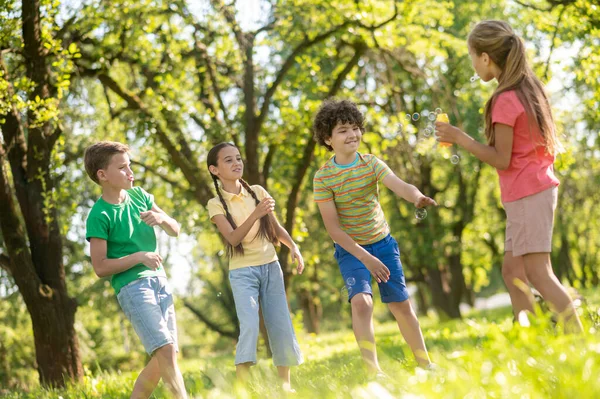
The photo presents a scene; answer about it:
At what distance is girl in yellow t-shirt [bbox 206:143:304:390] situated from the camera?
4.46m

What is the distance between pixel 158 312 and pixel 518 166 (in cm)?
230

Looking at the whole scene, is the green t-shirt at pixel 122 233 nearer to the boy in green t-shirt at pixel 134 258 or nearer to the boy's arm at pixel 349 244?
the boy in green t-shirt at pixel 134 258

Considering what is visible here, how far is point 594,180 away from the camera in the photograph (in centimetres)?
2698

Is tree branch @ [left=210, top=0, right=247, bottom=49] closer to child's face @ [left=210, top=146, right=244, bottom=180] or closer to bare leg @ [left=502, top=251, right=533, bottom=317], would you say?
child's face @ [left=210, top=146, right=244, bottom=180]

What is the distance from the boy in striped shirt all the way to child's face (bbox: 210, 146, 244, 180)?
1.81 feet

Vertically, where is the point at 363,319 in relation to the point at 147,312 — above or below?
below

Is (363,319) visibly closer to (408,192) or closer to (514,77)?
(408,192)

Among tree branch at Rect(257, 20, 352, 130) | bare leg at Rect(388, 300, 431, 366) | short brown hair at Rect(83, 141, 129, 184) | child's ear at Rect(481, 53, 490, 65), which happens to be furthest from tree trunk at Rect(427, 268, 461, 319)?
short brown hair at Rect(83, 141, 129, 184)

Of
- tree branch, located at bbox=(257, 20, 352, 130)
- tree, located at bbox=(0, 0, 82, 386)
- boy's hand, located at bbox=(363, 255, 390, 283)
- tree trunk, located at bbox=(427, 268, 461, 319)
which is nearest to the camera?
boy's hand, located at bbox=(363, 255, 390, 283)

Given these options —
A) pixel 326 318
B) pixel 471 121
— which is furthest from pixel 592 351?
pixel 326 318

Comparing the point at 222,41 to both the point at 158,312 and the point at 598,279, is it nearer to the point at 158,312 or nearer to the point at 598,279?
the point at 158,312

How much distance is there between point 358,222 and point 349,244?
0.27 metres

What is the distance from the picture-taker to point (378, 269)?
4336mm

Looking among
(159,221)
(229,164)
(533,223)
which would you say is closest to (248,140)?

━━━━━━━━━━

## Task prompt
Please recast the listing above as a JSON list of strings, one string per line, leaving out blank lines and the picture. Cover the whole listing.

## Problem solution
[
  "The photo presents a scene; answer about it:",
  "At what distance is girl in yellow t-shirt [bbox 206:143:304:390] situated from the camera?",
  "4.46m",
  "What is the distance between pixel 158 312 and pixel 518 166 (in cm)?",
  "230",
  "Looking at the whole scene, is the green t-shirt at pixel 122 233 nearer to the boy in green t-shirt at pixel 134 258 or nearer to the boy's arm at pixel 349 244?",
  "the boy in green t-shirt at pixel 134 258",
  "Considering what is visible here, how far is point 594,180 away from the camera in the photograph (in centimetres)?",
  "2698",
  "Is tree branch @ [left=210, top=0, right=247, bottom=49] closer to child's face @ [left=210, top=146, right=244, bottom=180] or closer to bare leg @ [left=502, top=251, right=533, bottom=317], would you say?",
  "child's face @ [left=210, top=146, right=244, bottom=180]",
  "What is the distance from the boy in striped shirt all the way to child's face (bbox: 210, 146, 244, 180)?",
  "1.81 feet",
  "Vertically, where is the point at 363,319 in relation to the point at 147,312 — above or below?",
  "below",
  "Is (363,319) visibly closer to (408,192) or closer to (514,77)?",
  "(408,192)",
  "Among tree branch at Rect(257, 20, 352, 130) | bare leg at Rect(388, 300, 431, 366) | short brown hair at Rect(83, 141, 129, 184) | child's ear at Rect(481, 53, 490, 65), which happens to be furthest from tree trunk at Rect(427, 268, 461, 319)?",
  "short brown hair at Rect(83, 141, 129, 184)",
  "Of",
  "- tree branch, located at bbox=(257, 20, 352, 130)",
  "- tree, located at bbox=(0, 0, 82, 386)",
  "- boy's hand, located at bbox=(363, 255, 390, 283)",
  "- tree trunk, located at bbox=(427, 268, 461, 319)",
  "which is nearest to the camera?",
  "boy's hand, located at bbox=(363, 255, 390, 283)",
  "Given these options —",
  "A) pixel 326 318",
  "B) pixel 471 121",
  "— which is furthest from pixel 592 351?",
  "pixel 326 318",
  "Comparing the point at 222,41 to both the point at 158,312 and the point at 598,279, is it nearer to the point at 158,312 or nearer to the point at 598,279?",
  "the point at 158,312",
  "How much distance is there between point 358,222 and point 349,244?",
  "0.27 metres",
  "What is the distance from the picture-taker to point (378, 269)?",
  "4336mm",
  "Looking among",
  "(159,221)",
  "(229,164)",
  "(533,223)",
  "which would you say is closest to (248,140)?"
]